商品簡介
A metaphysical detective story about love and existence from the Italian master, Antonio Tabucchi. When Tadeus sets out to find Isabel, his former love, he soon finds himself on a metaphysical journey across the world, one that calls into question the meaning of time and existence and the power of words.

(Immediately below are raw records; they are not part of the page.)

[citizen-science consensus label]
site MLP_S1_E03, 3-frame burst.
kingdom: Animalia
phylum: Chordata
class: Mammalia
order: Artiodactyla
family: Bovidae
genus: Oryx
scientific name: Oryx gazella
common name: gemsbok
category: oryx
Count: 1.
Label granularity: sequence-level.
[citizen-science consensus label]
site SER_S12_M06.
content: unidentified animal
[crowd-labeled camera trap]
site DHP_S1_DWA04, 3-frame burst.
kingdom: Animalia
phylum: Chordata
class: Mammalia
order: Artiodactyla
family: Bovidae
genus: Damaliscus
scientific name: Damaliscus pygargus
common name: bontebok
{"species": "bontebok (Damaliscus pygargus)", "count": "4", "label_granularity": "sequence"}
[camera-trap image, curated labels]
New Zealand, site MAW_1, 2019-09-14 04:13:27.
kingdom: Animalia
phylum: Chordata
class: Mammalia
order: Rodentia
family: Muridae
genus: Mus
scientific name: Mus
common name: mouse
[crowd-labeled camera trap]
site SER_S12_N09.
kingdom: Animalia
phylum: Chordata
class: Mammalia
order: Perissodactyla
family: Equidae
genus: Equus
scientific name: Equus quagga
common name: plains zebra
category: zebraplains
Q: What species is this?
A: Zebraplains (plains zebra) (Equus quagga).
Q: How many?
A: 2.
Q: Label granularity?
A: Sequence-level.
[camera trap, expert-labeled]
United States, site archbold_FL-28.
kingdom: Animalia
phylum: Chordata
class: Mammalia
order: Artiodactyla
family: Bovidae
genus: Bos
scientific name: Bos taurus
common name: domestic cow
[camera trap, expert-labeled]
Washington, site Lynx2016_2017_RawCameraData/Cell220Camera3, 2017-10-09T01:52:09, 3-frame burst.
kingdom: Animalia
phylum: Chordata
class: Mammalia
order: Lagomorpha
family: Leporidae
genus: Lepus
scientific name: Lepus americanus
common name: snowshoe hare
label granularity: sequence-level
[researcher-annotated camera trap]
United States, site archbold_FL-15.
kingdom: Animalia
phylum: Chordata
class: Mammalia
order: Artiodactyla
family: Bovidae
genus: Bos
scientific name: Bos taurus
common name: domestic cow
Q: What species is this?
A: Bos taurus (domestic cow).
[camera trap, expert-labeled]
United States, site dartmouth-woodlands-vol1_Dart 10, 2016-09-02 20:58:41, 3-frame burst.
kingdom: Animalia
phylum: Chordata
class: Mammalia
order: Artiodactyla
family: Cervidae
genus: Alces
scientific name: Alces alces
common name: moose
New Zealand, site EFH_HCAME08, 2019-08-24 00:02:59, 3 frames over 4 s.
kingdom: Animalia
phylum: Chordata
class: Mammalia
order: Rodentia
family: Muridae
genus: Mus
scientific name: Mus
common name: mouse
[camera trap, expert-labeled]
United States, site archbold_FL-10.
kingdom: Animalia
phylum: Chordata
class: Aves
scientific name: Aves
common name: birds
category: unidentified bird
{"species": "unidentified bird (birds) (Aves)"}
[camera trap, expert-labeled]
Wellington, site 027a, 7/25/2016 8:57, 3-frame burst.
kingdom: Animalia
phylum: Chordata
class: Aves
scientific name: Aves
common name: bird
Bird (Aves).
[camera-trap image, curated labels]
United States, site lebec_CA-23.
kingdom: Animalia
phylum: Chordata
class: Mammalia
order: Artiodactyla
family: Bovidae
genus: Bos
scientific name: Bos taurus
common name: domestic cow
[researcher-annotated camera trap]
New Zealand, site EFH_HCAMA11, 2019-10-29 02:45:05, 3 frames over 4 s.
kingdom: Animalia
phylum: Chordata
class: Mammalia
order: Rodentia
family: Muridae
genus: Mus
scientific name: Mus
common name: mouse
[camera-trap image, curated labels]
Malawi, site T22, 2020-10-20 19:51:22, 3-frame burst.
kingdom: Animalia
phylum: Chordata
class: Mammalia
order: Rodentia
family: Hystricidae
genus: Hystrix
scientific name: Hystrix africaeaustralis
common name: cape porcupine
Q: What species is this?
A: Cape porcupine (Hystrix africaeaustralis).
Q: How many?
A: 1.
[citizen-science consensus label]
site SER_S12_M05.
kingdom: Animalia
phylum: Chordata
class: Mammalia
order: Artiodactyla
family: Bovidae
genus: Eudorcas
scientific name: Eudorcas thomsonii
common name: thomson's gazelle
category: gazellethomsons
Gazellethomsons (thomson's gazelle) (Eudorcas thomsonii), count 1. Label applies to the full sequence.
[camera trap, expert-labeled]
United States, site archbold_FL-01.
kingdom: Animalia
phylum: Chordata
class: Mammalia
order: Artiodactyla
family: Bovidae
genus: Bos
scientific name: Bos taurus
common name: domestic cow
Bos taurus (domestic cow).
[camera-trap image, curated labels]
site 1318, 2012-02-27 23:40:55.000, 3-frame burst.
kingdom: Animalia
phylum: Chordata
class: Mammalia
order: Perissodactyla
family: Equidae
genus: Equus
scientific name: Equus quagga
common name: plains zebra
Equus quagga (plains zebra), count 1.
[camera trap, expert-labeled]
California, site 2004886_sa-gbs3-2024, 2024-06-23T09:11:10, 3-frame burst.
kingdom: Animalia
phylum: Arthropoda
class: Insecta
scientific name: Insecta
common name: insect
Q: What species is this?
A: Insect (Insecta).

Isabel disappeared many years ago. Tadeus Slowacki, a Polish writer, her former friend and lover, has come back to Lisbon to learn of her whereabouts. Rumors abound: Isabel died in prison under Salazar's regime, or perhaps wasn't arrested at all. As Tadeus interviews one old acquaintance of hers after the next, a chameleon-like portrait of a young, ideological woman emerges, ultimately bringing Tadeus on a metaphysical journey across the continent. Constructed in the form of a mandala, For Isabel is the spiraling search for an enigma, an investigation into time and existence, the power of words, and the limits of the senses. In this posthumous work Tabucchi creates an ingenious narration, tracing circles around a lost woman and the ultimate inaccessible truth.
作者簡介
Antonio Tabucchi was born in Pisa in 1943 and died in Lisbon in 2012. A master of short fiction, he won the Prix Medicis Etranger for Indian Nocturne, the Italian PEN Prize for Requiem: A Hallucination, the Aristeion European Literature Prize for Pereira Declares, and was named a Chevalier des Arts et des Lettres by the French Government. Together with his wife, Maria Jose de Lancastre, Tabucchi translated much of the work of Fernando Pessoa into Italian. Tabucchi's works include The Flying Creatures of Fra Angelico, The Woman of Porto Pim, Time Ages in a Hurry, and Tristano Dies (all from Archipelago).
Elizabeth Harris (translator) has translated fiction by Italian authors like Mario Rigoni Stern, Giulio Mozzi, and Domenico Starnone. Her translations appear in numerous literary journals and in anthologies. Her translated books include Mario Rigoni Stern's novel Giacomo's Seasons (Autumn Hill Books), Giulio Mozzi's story collection This Is the Garden (Open Letter Books), and Antonio Tabucchi's Tristano Dies, for which she received a 2013 PEN/Heim Translation Fund Grant. She teaches creative writing at the University of North Dakota.